Isabelle reconoció que la verdadera razón por la que estaba sentada en la oficina de Hillier con el subinspector jefe y Stephenson Deacon tenía que ver con la compensación monetaria que Zaynab Bourne había mencionado. Febrilmente, volvió sobre su conversación con la abogada, llevada a cabo en el pasillo exterior de la habitación de Yukio Matsumoto, y dijo que Bourne no había tenido en cuenta un elemento de esa conversación antes de hablar con la prensa.

– La señora Bourne está exagerando, señor -le dijo a Hillier-. Mantuvimos una conversación sobre lo que condujo a las lesiones del señor Matsumoto, pero eso fue de lo único de lo que hablamos. Estuve tan de acuerdo con su evaluación de las circunstancias como de cortarme las venas delante de las cámaras de televisión. -Se estremeció por dentro tan pronto como acabó de hablar. Mala elección de metáfora, pensó.

Por la expresión en el rostro del subinspector jefe, consideró que éste habría sido sumamente feliz si se hubiera cortado las venas o cualquier otra parte de su cuerpo.

– Las dos hablamos a solas -continuó, confiando en que ellos llenarían los espacios en blanco, y así no lo tendría que hacer ella. No hubo testigos de su conversación. Poco importaba lo que Zaynab Bourne dijera. La MET simplemente podía negarlo.

Hillier miró a Deacon. Éste enarcó una ceja. Deacon miró a Isabelle, que evitó su mirada.

– Más allá de eso, se debe tener en cuenta el nada despreciable asunto de la seguridad pública.

– Explíquese -dijo Hillier.

Echó un vistazo a los mensajes telefónicos que estaban esparcidos encima de la mesa. Isabelle asumió que eran de Bourne, de los medios de comunicación y del oficial superior de Hillier.

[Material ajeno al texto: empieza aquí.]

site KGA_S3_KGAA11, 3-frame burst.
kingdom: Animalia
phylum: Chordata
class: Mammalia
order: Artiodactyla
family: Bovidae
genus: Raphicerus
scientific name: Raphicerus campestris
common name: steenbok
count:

– Había cientos de personas en Covent Garden cuando el señor Matsumoto salió disparado -dijo Isabelle-. Es cierto que le perseguimos, y la señora Bourne ciertamente puede argumentar que lo hicimos a pesar de saber que el hombre es un esquizofrénico paranoide. Sin embargo, podemos contrarrestar esa argumentación con otra de más peso, que es que le perseguimos precisamente por esa misma razón. Sabíamos que era inestable, pero también sabíamos que estaba involucrado en un asesinato. Su propio hermano le ha identificado en los retratos robot que aparecen en los diarios. Más allá de eso, tenemos pelos en el cuerpo que sabemos que son de origen oriental, y eso, en combinación con la descripción de un hombre corriendo en la escena del crimen, de aspecto desaliñado… -Dejó el resto de la frase colgada por un instante. Le pareció que el resto iba implícito: ¿qué otra opción tenía la Policía que la de perseguirle?-. No teníamos ni idea de si iba armado -concluyó-. Podría haber atacado de nuevo perfectamente.